3. Optimising the delivery schedule

The beam intensity problem can be formulated as a very large linear programme:

•Multi-Objective function:
One for tumour, critical organ(s) and normal tissue (minimise underdosing of the tumour and to minimise overdosing healthy organs and other tissues)
•Variables:
Let xi be the intensity at bixel i
(the MLC can have 40 leaves and 40 stops, so up to 40 × 40 = 1600 variables for each beam direction)
•Constraints:
The region of the body is divided into 3-D volume elements (voxels), and so one constraint for each voxel, given by dose levels of oncologists prescription
(order of 100,000 constraints)
Note: The optimisation computes a set of possible treatment plans for which less overdosing of healthy organs implies more underdosing of the tumour and vice versa. It assists the planner to select one such plan that is best for the patient.

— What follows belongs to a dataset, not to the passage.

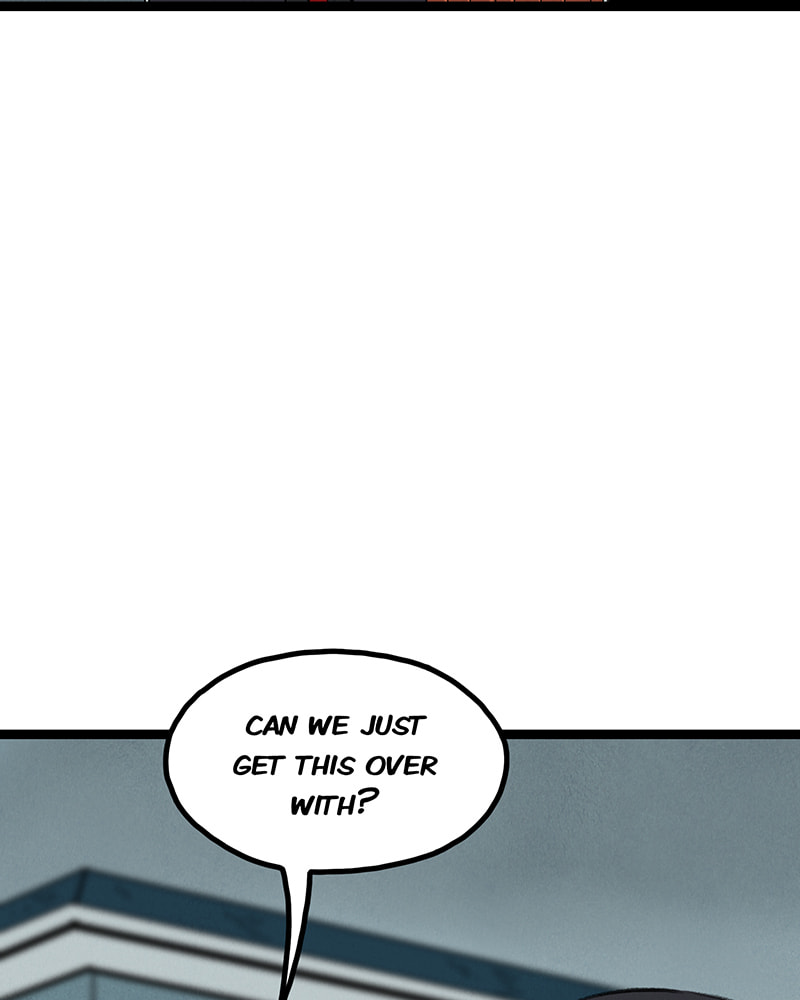 Line (TSUKISHIMA Sango) Chapter 37 page 28 -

Once the intensities are determined, there is still the problem of how they can be efficiently delivered using the collimator settings, so that the number of shapes and total radiation time is minimised. Effectively, this boils down to the problem of how to decompose a (40 × 40 ) matrix into the sum of matrices whose non-zero elements are identical. No algorithm exists for minimising the number of matrices in the decomposition, so here we have a new problem for computer folks.

The highly complex IMRT treatment has thrown up challenging problems for mathematicians working in OR. Matthias Ehrgott has been working on the multi-objective linear programming problem mentioned above. His time and assistance in giving me an insight into this work has been greatly appreciated.